_PROBLEM DESCRIPTION_. For this exercise, copy exactly every line from the one holding "1633 - A cast" through the end of the data, both included. Omit pictures.

_DATASET EXTRACT_.
○ ○ ○ ○
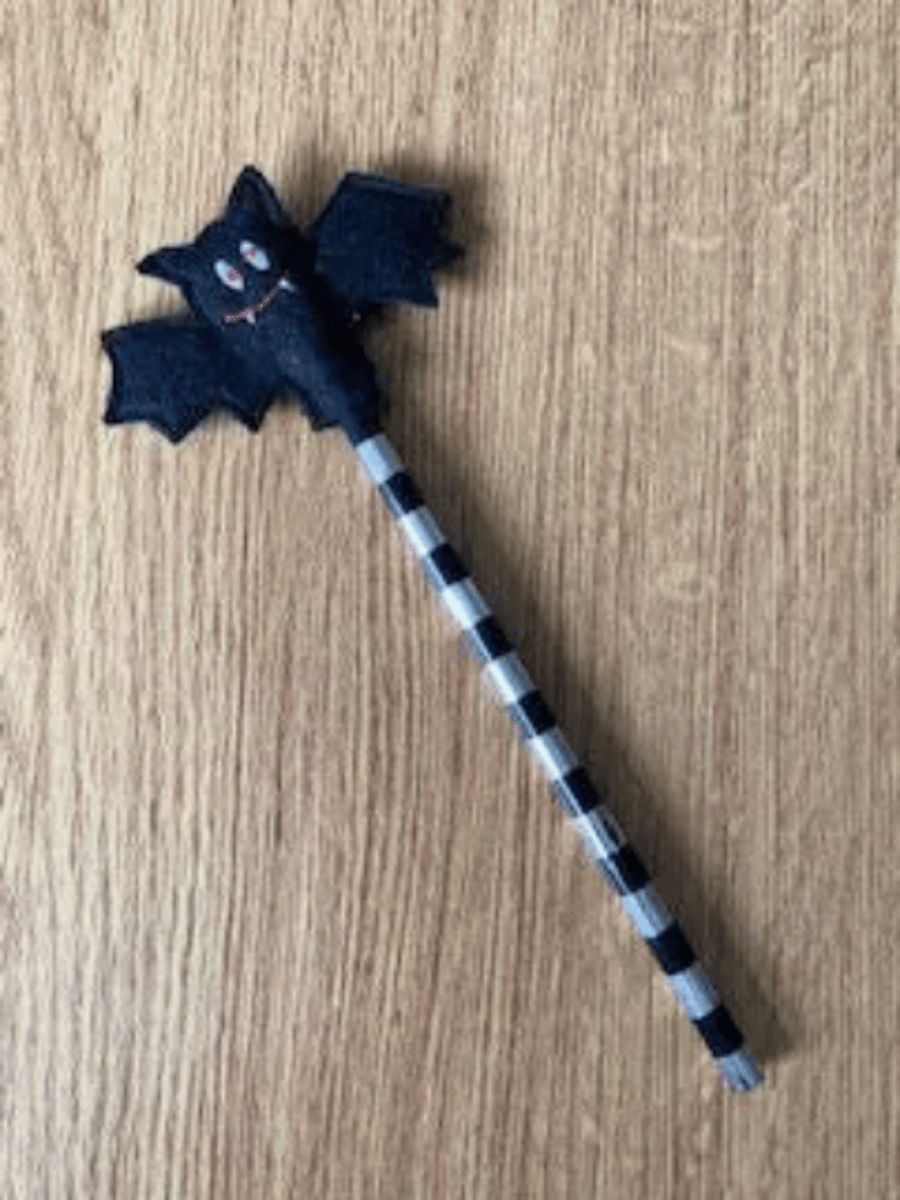 241. Bat pencil topper.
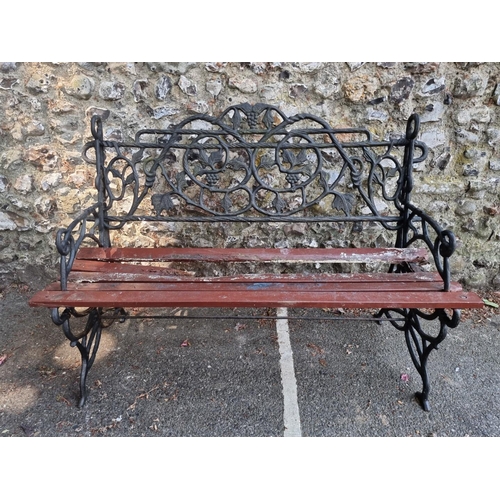 1633 - A cast iron garden bench, with wood slats, 122cm wide.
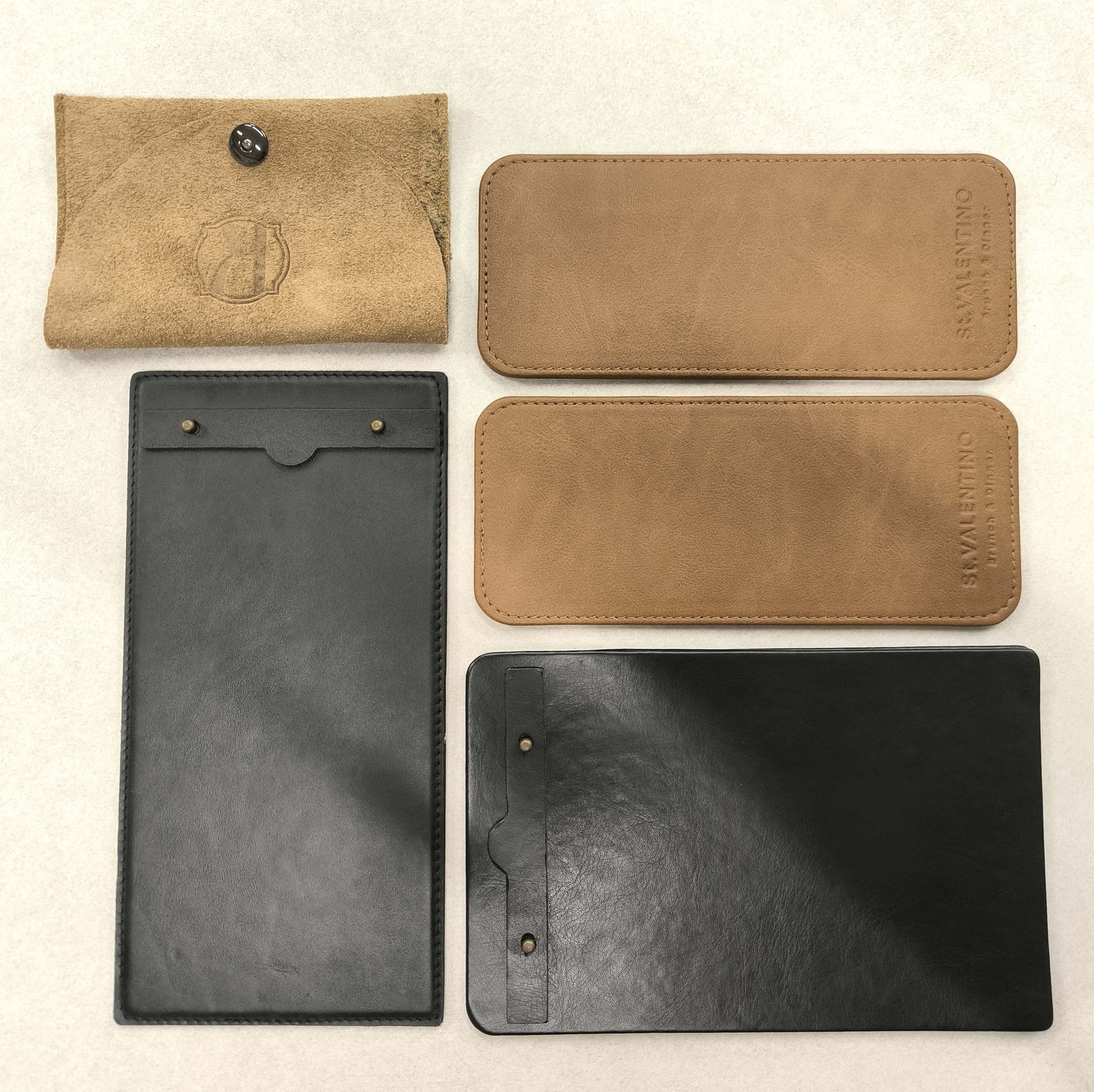 Handcrafted leather and suede menu covers and bill folders in black and tan for restaurant tabletop accessories.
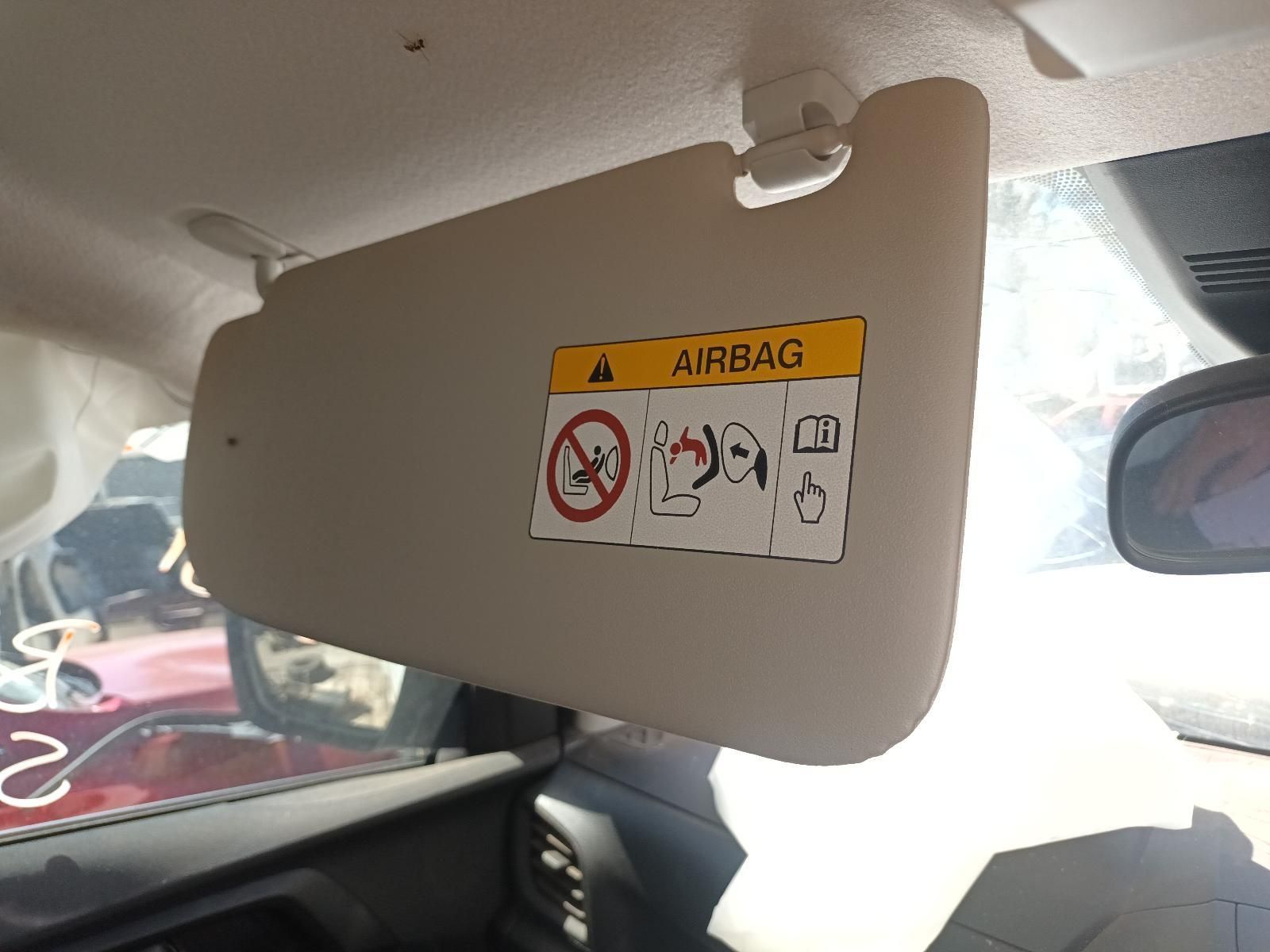 A Sun Visor with a Warning Sign on It That Says Airbag — South West 4WD Wreckers in Harristown, QLD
○ ○ ○ ○
_SOLVED EXERCISE_.
 1633 - A cast iron garden bench, with wood slats, 122cm wide.
 Handcrafted leather and suede menu covers and bill folders in black and tan for restaurant tabletop accessories.
 A Sun Visor with a Warning Sign on It That Says Airbag — South West 4WD Wreckers in Harristown, QLD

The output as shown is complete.